* _Text excerpt_:
....
This might annoy many traditional reporters—the same who find Smart Brevity to be annoying—but it’s the right thinking. The way that we deliver stories to people is often long-form. And some reporters are great writers and it’s enjoyable to read. But in many respects, what matters more is the information within the story.
But just as important is the ease of finding that information. Day-to-day, a story might be the fastest way to get information, especially as news and analysis happen. But how do you get information that’s a decade old? Search works, but you still have to review everything and determine if it’s the right answer.
Enter Ask Skift. As the quote explains, the team gave the AI a lot of information to learn from. And so, a user asking AI questions and it then contextualizing information is faster than searching, which is faster than browsing. This is the best evolution for the reader.
I took a screenshot, but I would encourage you to visit yourself.
As a product for subscribers, this is a no-brainer. What I particularly like about this is it introduces functionality to a media company. Now you’re not just selling content; you’re selling an easy-to-access archive of topical information that surfaces content for readers to get more context. That makes the product stickier because readers not only need new information, but they also need to be able to easily access older stuff as well.
The issue, which Skift’s Ali spells out, is that migrating to GPT-4 is too expensive right now despite it being far better technology. According to OpenAI’s API page, it costs $0.002 for 1,000 tokens on GPT-3.5, which is equal to approximately 750 words. For GPT-4, though, that would cost anywhere from $0.03 to $0.12. Depending on how people engage, it can very quickly add up.
This makes it a no-brainer for subscriptions, like I said above, but harder if you’re running a free site. However, I could see a couple of ways for ad-based media companies to offer this without burning through API costs.
First, you could get a daily or advertiser underwriter where the user receives a message after they ask their question with a short prompt about an advertiser. Years ago, Quartz had a chat product where sponsors would be able to deliver an ad in a native format as people were engaging with the chat product. But because the ad is directly in feed, the interaction should, theoretically, be higher, which could allow for a higher CPM.
....
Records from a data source
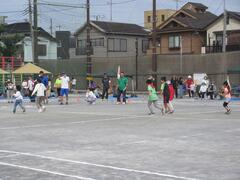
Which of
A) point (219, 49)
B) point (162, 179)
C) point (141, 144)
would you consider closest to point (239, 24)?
point (219, 49)

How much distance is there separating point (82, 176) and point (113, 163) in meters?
1.27

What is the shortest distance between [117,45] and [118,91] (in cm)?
4120

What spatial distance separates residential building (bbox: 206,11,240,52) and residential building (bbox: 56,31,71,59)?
34.0 metres

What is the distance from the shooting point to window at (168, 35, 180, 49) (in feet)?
198

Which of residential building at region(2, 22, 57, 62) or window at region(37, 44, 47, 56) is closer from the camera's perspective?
residential building at region(2, 22, 57, 62)

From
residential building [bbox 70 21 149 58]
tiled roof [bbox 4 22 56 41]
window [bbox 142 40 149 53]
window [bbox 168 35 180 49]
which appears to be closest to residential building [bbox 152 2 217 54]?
window [bbox 168 35 180 49]

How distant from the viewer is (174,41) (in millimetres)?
60656

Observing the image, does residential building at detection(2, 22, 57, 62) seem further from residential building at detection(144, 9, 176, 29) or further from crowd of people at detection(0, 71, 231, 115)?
residential building at detection(144, 9, 176, 29)

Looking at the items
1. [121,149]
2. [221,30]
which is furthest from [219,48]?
[121,149]

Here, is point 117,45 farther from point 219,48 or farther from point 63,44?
point 63,44

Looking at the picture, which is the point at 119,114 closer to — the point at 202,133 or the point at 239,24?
the point at 202,133

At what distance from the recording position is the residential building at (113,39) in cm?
6900

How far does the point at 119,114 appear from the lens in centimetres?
2109

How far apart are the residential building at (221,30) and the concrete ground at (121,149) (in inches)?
1521
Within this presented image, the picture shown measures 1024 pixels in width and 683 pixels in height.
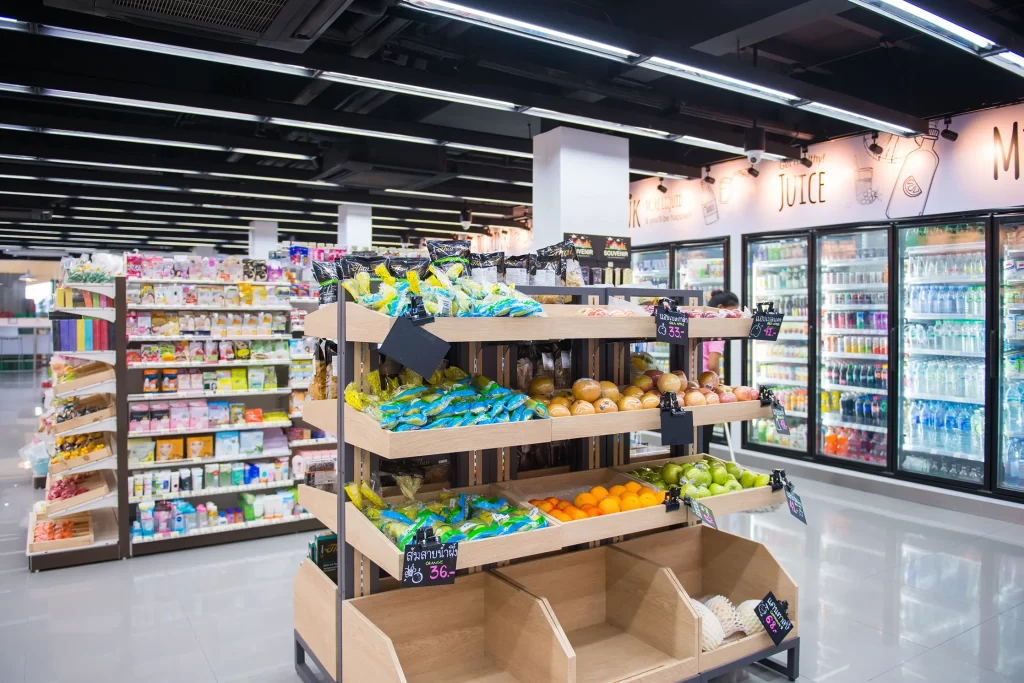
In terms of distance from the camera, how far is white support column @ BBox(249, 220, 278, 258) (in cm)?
1427

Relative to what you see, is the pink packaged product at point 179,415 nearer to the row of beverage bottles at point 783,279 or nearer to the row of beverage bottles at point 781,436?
the row of beverage bottles at point 781,436

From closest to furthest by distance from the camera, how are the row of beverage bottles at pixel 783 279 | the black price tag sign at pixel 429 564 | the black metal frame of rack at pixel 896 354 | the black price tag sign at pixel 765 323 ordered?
the black price tag sign at pixel 429 564
the black price tag sign at pixel 765 323
the black metal frame of rack at pixel 896 354
the row of beverage bottles at pixel 783 279

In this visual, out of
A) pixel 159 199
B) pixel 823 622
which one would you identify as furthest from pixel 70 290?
pixel 159 199

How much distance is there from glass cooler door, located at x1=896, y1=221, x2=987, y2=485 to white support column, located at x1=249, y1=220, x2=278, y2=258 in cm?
1172

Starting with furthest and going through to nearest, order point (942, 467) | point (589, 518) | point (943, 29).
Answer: point (942, 467), point (943, 29), point (589, 518)

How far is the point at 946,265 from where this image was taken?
643 centimetres

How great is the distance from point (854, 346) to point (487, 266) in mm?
5393

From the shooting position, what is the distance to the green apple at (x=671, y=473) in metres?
3.24

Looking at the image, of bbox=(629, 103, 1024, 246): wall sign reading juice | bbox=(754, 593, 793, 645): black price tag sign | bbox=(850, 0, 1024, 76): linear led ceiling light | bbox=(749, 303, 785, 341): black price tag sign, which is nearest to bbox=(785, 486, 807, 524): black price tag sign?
bbox=(754, 593, 793, 645): black price tag sign

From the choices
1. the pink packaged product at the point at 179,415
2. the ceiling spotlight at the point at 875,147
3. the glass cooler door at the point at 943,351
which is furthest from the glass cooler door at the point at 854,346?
the pink packaged product at the point at 179,415

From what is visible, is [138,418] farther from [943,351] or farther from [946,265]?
[946,265]

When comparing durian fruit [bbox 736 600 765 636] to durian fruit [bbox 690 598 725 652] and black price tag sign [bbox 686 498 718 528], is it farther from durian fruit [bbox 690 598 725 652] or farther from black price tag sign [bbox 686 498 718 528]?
black price tag sign [bbox 686 498 718 528]

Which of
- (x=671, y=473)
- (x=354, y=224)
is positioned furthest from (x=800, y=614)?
(x=354, y=224)

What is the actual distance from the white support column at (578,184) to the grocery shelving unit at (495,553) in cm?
320
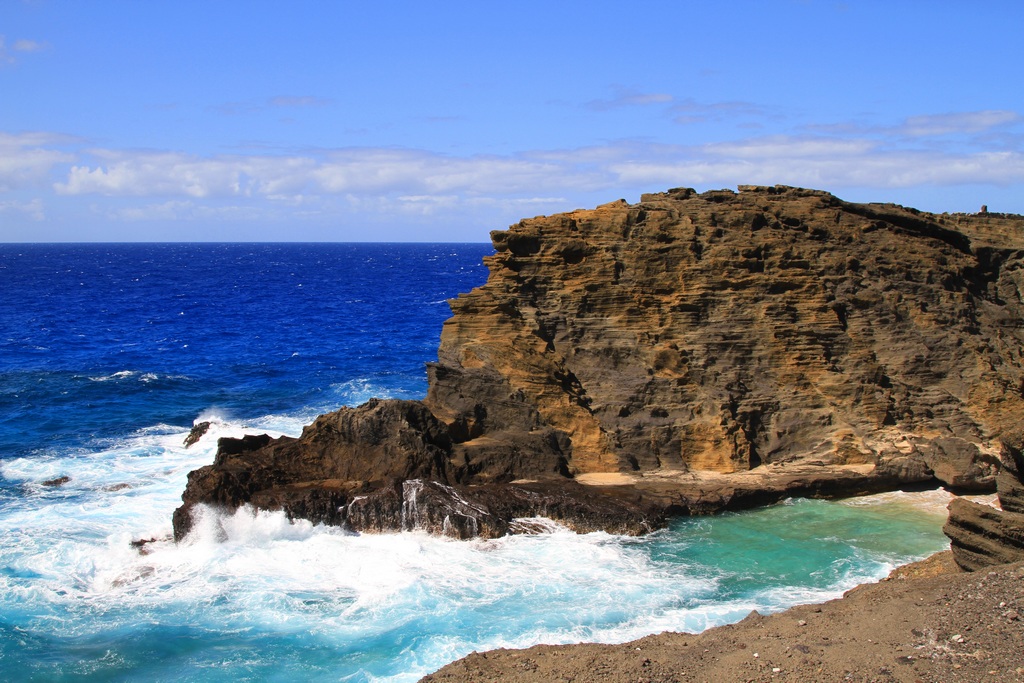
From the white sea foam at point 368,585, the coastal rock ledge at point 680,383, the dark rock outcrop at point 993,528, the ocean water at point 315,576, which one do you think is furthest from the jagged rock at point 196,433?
the dark rock outcrop at point 993,528

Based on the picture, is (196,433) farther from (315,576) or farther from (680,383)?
(680,383)

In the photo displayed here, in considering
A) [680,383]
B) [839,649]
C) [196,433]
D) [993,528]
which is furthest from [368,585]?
[196,433]

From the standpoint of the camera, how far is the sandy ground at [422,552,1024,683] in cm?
1188

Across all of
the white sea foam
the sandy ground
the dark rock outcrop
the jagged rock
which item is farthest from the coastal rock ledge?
the jagged rock

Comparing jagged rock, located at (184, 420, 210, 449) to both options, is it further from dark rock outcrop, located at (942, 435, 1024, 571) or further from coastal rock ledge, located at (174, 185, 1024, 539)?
dark rock outcrop, located at (942, 435, 1024, 571)

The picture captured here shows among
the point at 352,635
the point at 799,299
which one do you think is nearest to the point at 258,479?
the point at 352,635

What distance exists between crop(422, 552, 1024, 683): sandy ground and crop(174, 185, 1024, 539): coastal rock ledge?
6412 millimetres

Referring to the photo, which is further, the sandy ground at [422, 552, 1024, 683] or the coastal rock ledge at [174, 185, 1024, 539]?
the coastal rock ledge at [174, 185, 1024, 539]

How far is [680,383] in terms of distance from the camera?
2314cm

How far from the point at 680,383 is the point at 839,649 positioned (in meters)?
11.1

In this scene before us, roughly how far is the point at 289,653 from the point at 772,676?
8.14m

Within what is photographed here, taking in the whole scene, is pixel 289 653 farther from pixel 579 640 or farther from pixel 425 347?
pixel 425 347

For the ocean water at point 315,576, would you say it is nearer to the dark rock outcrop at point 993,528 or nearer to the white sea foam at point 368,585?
the white sea foam at point 368,585

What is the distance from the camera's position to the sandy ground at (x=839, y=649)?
39.0 ft
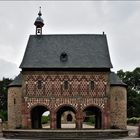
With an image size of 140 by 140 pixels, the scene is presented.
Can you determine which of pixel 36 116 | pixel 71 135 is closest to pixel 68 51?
pixel 36 116

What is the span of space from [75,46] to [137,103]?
37.0 m

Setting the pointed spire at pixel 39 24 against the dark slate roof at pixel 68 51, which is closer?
the dark slate roof at pixel 68 51

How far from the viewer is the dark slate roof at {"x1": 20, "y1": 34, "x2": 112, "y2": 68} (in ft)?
169

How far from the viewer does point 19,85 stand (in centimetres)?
5300

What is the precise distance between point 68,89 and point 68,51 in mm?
5198

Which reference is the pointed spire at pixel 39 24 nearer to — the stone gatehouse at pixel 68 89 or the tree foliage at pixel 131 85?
the stone gatehouse at pixel 68 89

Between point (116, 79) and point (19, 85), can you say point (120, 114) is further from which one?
point (19, 85)

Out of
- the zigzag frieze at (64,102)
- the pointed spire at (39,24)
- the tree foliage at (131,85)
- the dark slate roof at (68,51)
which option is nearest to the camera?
the zigzag frieze at (64,102)

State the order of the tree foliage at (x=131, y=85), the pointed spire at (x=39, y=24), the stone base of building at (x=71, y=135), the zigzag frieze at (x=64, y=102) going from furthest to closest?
the tree foliage at (x=131, y=85) → the pointed spire at (x=39, y=24) → the zigzag frieze at (x=64, y=102) → the stone base of building at (x=71, y=135)

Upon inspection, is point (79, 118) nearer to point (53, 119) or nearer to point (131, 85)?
point (53, 119)

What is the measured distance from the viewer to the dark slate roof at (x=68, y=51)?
51.6m

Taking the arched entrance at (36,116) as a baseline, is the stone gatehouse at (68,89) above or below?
above

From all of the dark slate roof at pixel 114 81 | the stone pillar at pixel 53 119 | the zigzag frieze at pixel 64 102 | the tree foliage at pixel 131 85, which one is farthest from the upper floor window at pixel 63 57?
the tree foliage at pixel 131 85

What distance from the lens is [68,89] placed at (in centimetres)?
5091
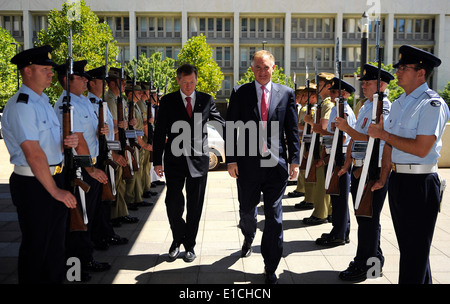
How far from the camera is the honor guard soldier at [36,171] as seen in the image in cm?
341

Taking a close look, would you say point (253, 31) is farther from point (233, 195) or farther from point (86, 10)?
point (233, 195)

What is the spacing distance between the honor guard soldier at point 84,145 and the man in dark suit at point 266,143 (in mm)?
1498

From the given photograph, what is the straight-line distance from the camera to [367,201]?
4227 mm

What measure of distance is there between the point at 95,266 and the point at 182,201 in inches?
49.2

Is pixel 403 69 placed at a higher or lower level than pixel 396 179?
higher

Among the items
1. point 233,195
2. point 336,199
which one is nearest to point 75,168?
point 336,199

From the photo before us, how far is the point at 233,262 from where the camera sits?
17.5ft

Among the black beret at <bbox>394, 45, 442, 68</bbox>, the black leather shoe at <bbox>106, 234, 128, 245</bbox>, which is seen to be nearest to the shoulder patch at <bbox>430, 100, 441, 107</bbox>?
the black beret at <bbox>394, 45, 442, 68</bbox>

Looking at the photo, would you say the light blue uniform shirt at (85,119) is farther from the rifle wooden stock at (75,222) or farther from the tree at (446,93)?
the tree at (446,93)

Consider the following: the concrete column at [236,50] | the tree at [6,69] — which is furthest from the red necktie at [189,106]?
the concrete column at [236,50]

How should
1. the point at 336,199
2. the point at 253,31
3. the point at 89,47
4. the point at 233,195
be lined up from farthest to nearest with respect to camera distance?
1. the point at 253,31
2. the point at 89,47
3. the point at 233,195
4. the point at 336,199

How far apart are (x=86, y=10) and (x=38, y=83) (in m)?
26.6

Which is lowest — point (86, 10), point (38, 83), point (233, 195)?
point (233, 195)
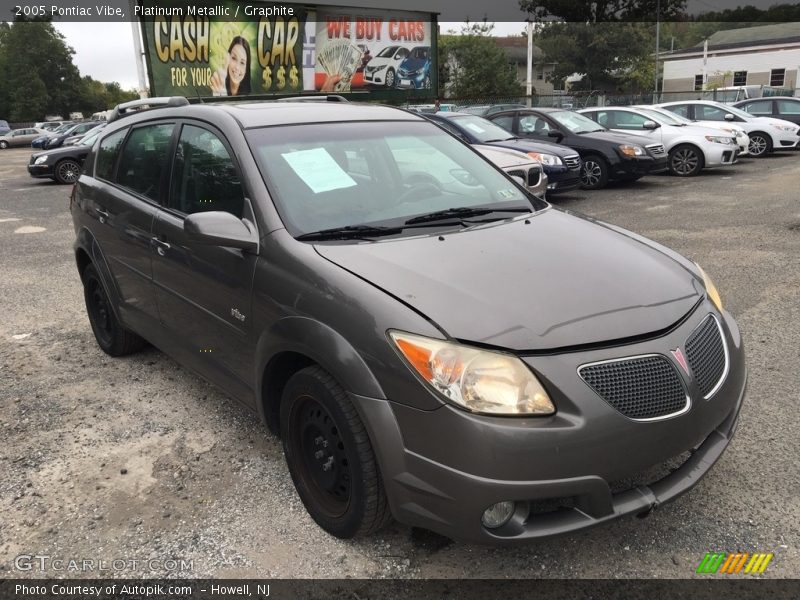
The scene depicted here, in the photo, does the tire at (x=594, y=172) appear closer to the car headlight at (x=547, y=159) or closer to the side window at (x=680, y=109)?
the car headlight at (x=547, y=159)

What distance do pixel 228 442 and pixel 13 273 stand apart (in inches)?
213

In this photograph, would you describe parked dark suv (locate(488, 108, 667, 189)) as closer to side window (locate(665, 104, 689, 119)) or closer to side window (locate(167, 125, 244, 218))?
side window (locate(665, 104, 689, 119))

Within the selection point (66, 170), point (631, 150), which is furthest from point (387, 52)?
point (631, 150)

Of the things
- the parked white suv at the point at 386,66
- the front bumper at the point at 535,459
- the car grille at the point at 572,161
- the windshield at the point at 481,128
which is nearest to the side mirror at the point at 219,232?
the front bumper at the point at 535,459

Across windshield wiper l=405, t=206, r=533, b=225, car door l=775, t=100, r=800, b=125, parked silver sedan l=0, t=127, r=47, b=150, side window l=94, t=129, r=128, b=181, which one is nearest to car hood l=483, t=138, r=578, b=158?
side window l=94, t=129, r=128, b=181

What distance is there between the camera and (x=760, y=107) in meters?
18.5

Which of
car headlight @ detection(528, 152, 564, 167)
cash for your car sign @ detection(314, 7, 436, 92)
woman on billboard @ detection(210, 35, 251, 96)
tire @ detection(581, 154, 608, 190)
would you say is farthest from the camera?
cash for your car sign @ detection(314, 7, 436, 92)

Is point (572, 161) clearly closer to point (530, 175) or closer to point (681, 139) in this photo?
point (530, 175)

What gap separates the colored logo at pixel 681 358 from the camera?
2270mm

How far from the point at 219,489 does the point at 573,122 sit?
37.1ft

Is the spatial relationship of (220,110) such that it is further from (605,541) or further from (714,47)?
(714,47)

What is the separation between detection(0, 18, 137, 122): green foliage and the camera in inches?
2847

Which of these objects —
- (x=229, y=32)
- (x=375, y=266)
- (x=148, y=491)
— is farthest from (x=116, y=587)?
(x=229, y=32)

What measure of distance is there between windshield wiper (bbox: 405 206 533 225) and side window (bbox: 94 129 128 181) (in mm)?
2377
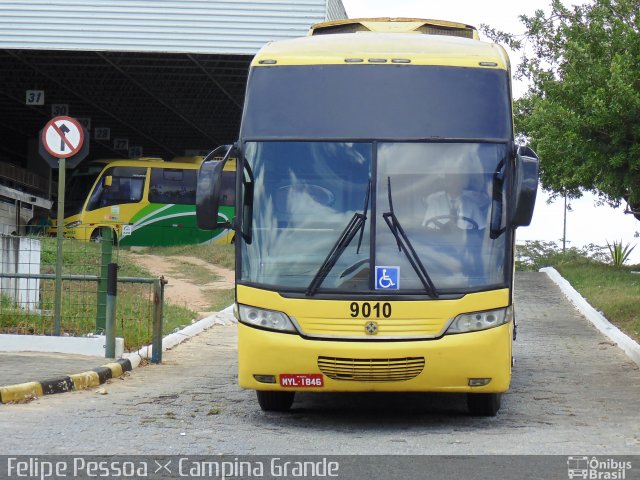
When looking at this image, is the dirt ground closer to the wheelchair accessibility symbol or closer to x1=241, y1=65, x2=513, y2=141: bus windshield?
x1=241, y1=65, x2=513, y2=141: bus windshield

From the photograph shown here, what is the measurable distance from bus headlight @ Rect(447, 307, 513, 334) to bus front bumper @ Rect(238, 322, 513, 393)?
47 millimetres

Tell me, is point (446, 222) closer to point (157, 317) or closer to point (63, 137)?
point (157, 317)

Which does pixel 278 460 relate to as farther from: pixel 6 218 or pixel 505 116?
pixel 6 218

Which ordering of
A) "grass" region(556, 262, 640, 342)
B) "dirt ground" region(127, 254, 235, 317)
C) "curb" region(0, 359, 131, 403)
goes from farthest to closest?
"dirt ground" region(127, 254, 235, 317) → "grass" region(556, 262, 640, 342) → "curb" region(0, 359, 131, 403)

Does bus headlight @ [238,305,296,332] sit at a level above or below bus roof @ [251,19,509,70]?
below

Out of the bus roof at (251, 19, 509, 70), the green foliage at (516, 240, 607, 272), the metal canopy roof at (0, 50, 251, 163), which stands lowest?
the green foliage at (516, 240, 607, 272)

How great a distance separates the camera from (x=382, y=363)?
29.8 ft

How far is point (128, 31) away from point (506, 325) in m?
18.6

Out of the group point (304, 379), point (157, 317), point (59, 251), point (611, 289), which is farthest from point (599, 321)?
point (304, 379)

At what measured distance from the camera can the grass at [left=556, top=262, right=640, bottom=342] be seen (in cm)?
1972

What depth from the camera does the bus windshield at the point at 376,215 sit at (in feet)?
30.6

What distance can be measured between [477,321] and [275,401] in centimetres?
207

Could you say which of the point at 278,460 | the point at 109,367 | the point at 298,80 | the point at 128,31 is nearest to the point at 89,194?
the point at 128,31

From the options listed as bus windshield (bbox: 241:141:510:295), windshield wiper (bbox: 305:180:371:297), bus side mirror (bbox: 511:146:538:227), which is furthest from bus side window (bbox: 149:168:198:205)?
bus side mirror (bbox: 511:146:538:227)
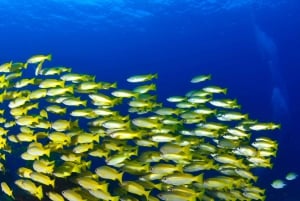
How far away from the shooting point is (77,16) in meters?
36.2

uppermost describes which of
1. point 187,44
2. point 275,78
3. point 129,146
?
point 275,78

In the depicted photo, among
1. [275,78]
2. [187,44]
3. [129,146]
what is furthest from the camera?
[275,78]

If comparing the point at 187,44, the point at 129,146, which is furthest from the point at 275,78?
the point at 129,146

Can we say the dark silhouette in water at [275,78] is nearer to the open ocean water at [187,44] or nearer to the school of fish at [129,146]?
the open ocean water at [187,44]

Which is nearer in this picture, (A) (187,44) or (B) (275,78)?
(A) (187,44)

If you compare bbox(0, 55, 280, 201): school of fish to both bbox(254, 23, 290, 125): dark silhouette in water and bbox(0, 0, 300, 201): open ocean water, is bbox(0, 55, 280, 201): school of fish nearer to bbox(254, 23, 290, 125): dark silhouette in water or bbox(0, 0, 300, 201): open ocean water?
bbox(0, 0, 300, 201): open ocean water

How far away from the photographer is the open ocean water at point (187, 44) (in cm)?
3344

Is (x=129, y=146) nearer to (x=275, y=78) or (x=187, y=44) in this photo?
(x=187, y=44)

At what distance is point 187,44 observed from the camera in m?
47.2

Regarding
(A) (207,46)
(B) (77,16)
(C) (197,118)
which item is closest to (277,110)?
(A) (207,46)

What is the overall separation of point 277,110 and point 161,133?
40.3m

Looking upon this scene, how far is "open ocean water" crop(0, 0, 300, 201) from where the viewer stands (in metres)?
33.4

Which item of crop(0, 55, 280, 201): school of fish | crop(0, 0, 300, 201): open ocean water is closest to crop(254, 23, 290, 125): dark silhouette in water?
crop(0, 0, 300, 201): open ocean water

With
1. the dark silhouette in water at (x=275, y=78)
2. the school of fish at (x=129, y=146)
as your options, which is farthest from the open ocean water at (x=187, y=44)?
the school of fish at (x=129, y=146)
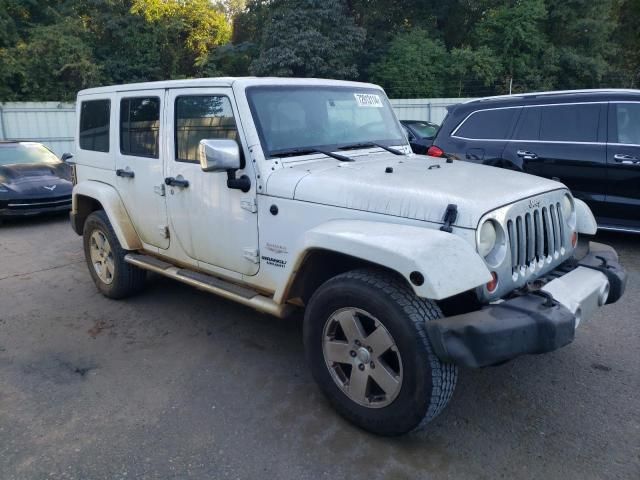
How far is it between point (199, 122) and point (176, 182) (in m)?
0.48

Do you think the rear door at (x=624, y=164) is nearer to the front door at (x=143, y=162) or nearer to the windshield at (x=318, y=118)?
the windshield at (x=318, y=118)

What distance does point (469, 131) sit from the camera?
23.4 ft

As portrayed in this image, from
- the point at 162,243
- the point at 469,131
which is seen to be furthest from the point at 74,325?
the point at 469,131

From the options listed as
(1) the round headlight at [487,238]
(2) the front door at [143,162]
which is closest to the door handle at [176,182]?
(2) the front door at [143,162]

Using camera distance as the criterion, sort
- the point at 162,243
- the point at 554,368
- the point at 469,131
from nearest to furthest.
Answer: the point at 554,368
the point at 162,243
the point at 469,131

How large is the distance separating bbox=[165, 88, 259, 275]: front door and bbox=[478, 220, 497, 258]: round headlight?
1.48 metres

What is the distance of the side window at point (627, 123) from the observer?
609cm

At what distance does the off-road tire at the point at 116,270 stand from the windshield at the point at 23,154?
5.63 m

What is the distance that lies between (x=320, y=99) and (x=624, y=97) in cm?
417

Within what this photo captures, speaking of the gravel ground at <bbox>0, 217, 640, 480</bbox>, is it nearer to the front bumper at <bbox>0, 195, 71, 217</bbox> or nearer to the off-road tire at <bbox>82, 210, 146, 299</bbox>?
the off-road tire at <bbox>82, 210, 146, 299</bbox>

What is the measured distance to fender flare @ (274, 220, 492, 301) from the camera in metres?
2.46

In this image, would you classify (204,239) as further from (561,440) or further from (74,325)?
(561,440)

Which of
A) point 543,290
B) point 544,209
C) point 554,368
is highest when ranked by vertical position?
point 544,209

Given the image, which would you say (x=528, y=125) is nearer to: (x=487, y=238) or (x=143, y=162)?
(x=487, y=238)
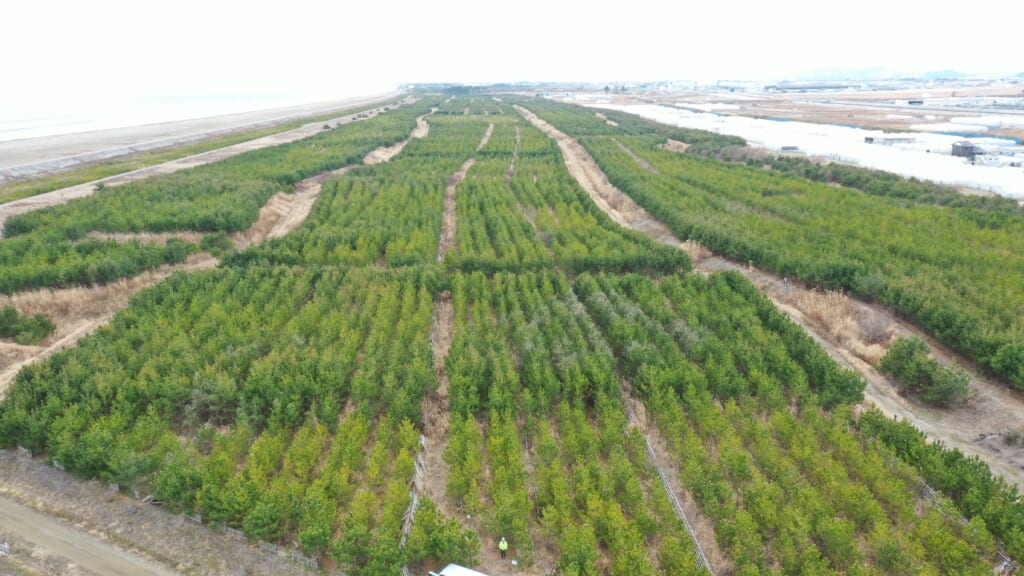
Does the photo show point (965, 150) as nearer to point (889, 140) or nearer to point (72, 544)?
point (889, 140)

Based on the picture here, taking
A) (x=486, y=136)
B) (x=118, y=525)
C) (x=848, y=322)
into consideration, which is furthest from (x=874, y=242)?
(x=486, y=136)

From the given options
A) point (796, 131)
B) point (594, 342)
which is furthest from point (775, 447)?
point (796, 131)

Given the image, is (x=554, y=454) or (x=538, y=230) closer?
(x=554, y=454)

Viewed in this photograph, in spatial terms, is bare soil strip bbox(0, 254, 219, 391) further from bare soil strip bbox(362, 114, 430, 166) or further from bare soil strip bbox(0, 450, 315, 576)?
bare soil strip bbox(362, 114, 430, 166)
....
* _Required actions_:
1 > Update the Ask Skift excerpt: give the stretch from "This might annoy" through "within the story." again, with "traditional reporters" replaced by "veteran reporters".
2 > Does the Ask Skift excerpt support each statement below? Answer yes or no for each, and quote the deciding words.
(a) On GPT-3.5, 1,000 tokens cost $0.002.
(b) Moving Ask Skift to GPT-4 is currently affordable.
(c) Quartz once had a chat product that let sponsors deliver ads.

* _Results by task_:
1 >
This might annoy many veteran reporters—the same who find Smart Brevity to be annoying—but it’s the right thinking. The way that we deliver stories to people is often long-form. And some reporters are great writers and it’s enjoyable to read. But in many respects, what matters more is the information within the story.

2 >
(a) Yes: "it costs $0.002 for 1,000 tokens on GPT-3.5"
(b) No: "migrating to GPT-4 is too expensive right now"
(c) Yes: "Quartz had a chat product where sponsors would be able to deliver an ad in a native format"